* [EXERCISE AIM] List every percentage given in the passage on endovascular fistula creation below, and for each one state what it measures.

* [EXCERPTED PASSAGE]
::::
Based on over four years of experience in a single centre, Robert Shahverdyan (Asklepios Klinik Barmbek, Hamburg, Germany) claims that endovascular arteriovenous fistula (endoAVF) creation “keeps future options open,” but is not a replacement for surgical fistula creation.

Speaking at the Leipzig Interventional Course (LINC) 2022 (6–9 June, Leipzig, Germany), Shahverdyan reported new outcomes from his long-term experience with the Ellipsys (Medtronic) and WavelinQ (BD) endoAVF systems, as well as with surgical fistula creation.

The presenter stressed that current studies of end-stage renal disease show an ageing patient population with an increasing number of comorbidities. Additionally, these studies highlight lengthening waiting times for a transplant, surpassing 10 years in many cases. “As vascular access creators,” he said, “we are confronted with longer dialysis needs, and with longer access needs”.

Among over 500 patients who were screened at the Asklepios Klinik Barmbek’s Vascular Access Center over the last four years, Shahverdyan noted that 46% were eligible for a radiocephalic surgical fistula, and that 80% had a suitable perforating vein for a surgical Gracz fistula. The presenter noted that suitability for the endoAVF systems he uses—Ellipsys and WavelinQ—depends on a patient’s anatomy. In the Hamburg experience, he said, around 61% of patients had suitable anatomy for at least one type of endoAVF creation, and 23 % had suitable anatomy for both endoAVF systems.
::::
[Items from a data source]

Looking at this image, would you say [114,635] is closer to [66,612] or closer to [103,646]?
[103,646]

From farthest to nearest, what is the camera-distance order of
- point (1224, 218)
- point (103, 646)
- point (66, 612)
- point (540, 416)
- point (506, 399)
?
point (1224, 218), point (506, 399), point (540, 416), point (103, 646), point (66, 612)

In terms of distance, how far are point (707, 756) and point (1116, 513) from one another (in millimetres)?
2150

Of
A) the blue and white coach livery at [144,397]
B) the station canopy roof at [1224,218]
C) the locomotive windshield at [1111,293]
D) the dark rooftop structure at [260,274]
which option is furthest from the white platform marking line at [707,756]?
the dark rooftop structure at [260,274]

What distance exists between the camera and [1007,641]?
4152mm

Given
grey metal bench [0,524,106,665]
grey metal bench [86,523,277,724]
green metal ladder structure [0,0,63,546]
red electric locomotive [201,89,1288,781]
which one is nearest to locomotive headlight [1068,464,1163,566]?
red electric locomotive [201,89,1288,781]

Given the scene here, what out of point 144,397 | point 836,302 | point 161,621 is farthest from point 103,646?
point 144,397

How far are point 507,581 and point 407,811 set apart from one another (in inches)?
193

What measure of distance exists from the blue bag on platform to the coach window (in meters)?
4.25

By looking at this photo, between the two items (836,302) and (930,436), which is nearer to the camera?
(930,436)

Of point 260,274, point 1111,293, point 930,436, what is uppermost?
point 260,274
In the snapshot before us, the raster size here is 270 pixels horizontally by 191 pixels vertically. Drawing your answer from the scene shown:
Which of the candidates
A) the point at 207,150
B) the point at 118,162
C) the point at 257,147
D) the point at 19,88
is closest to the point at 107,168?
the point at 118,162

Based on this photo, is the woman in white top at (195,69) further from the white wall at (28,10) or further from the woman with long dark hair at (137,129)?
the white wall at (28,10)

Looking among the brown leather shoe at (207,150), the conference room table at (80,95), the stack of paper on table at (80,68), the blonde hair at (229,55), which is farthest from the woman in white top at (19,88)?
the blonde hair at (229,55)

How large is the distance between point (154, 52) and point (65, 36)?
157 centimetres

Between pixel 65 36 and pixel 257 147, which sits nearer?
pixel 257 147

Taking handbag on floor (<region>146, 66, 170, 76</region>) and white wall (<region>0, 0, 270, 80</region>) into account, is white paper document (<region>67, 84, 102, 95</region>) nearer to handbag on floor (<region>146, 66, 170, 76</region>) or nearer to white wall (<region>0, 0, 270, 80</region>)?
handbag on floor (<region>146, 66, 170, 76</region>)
::::
* [ANSWER BELOW]
- 46%: screened patients eligible for a radiocephalic surgical fistula
- 80%: screened patients with a suitable perforating vein for a surgical Gracz fistula
- 61%: patients with suitable anatomy for at least one type of endoAVF creation
- 23%: patients with suitable anatomy for both endoAVF systems